People experiencing poor mental health (including people with dementia)
Updated
23 March 2017
The practice is rated as good for the care of people experiencing poor mental health (including people with dementia).
- 96% of patients diagnosed with dementia that had their care reviewed in a face to face meeting in the last 12 months, which was better than the local average of 86% and national average of 84%.
- The practice regularly worked with multi-disciplinary teams in the case management of patients experiencing poor mental health, including those with dementia.
- The practice carried out advance care planning for patients with dementia.
- The practice had told patients experiencing poor mental health about how to access various support groups and voluntary organisations.
- The practice had a system in place to follow up patients who had attended accident and emergency where they may have been experiencing poor mental health.
- Staff had a good understanding of how to support patients with mental health needs and dementia. The nurse practitioner had received additional dementia awareness training and the practice was working towards becoming a dementia friendly practice.
People whose circumstances may make them vulnerable
Updated
23 March 2017
The practice is rated as outstanding for the care of people whose circumstances may make them vulnerable.
- The practice held a register of patients living in vulnerable circumstances including homeless people, travellers and those with a learning disability.
- The practice offered longer appointments for patients with a learning disability. A learning disabilities care plan and consultation template had been developed by the practice and shared with other practices within the CCG. The nurse practitioner carried out learning disability health checks, new patients attended for one hour and follow up appointments were for 45 minutes.
- The practice regularly worked with other health care professionals in the case management of vulnerable patients. A community project, called We Care linked health care workers and encouraged effective joint working to support patients identified as vulnerable within their practice population. Cohorts of patients were identified as vulnerable and who may benefit from additional support. A needs assessment was undertaken and problems were identified for 150 patients in a short space of time. Patients were then signposted to appropriate services for help.
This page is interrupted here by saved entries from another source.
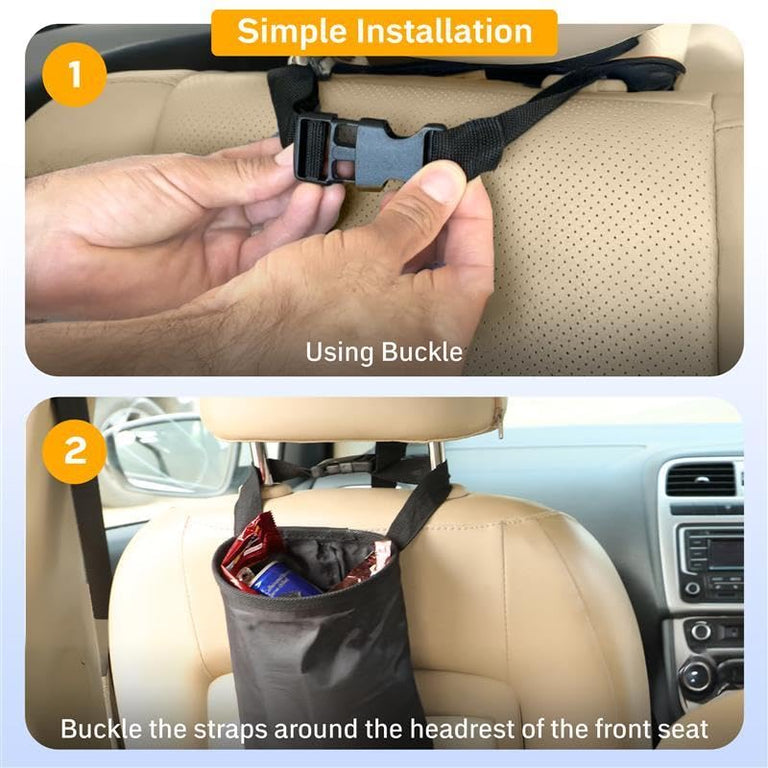 Simple Installation

1

Using Buckle

2

Buckle the straps around the headrest of the front seat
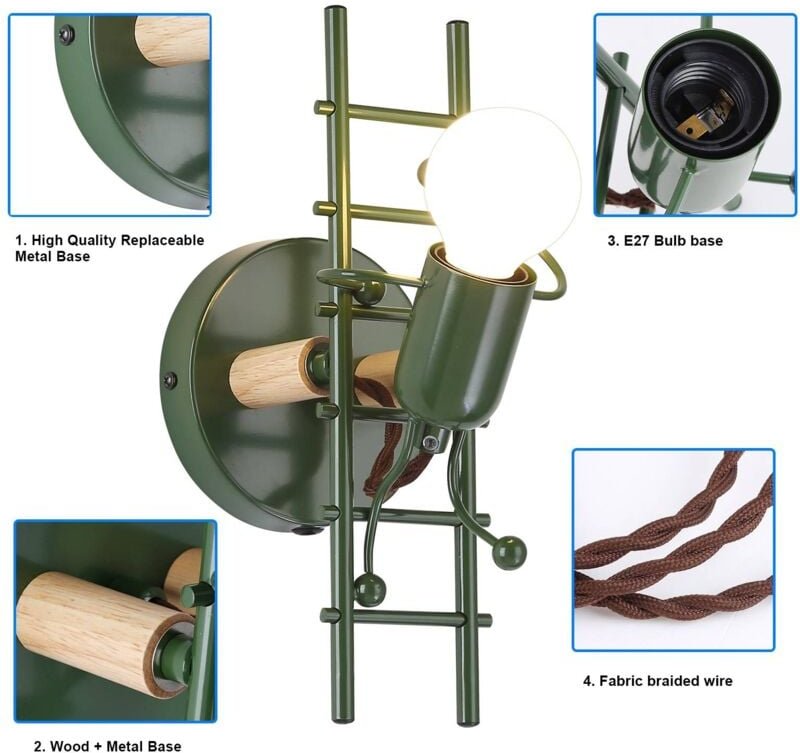 1. High Quality Replaceable Metal Base

3. E27 Bulb base

4. Fabric braided wire

2. Wood + Metal Base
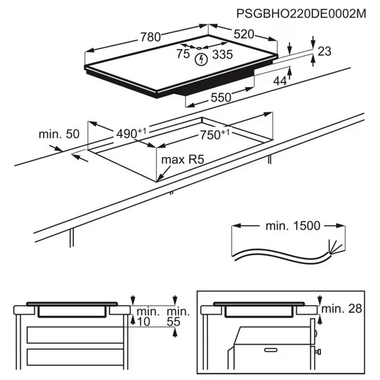 PSGBHO220DE0002M

780

520

75

335

23

44

550

min. 50

$490^{+1}$

$750^{+1}$

max R5

min. 1500

min. 10

min. 55

min. 28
- Non English speaking Nepalese patients had been identified as a vulnerable group. The practice had worked with members of the Nepalese community to develop a health promotion DVD on chronic disease, male health, female health, drugs and alcohol to overcome the barriers of delivering health promotion messages to these patients.
- The practice informed vulnerable patients about how to access various support groups and voluntary organisations.
- Staff knew how to recognise signs of abuse in vulnerable adults and children. Staff were aware of their responsibilities regarding information sharing, documentation of safeguarding concerns and how to contact relevant agencies in normal working hours and out of hours.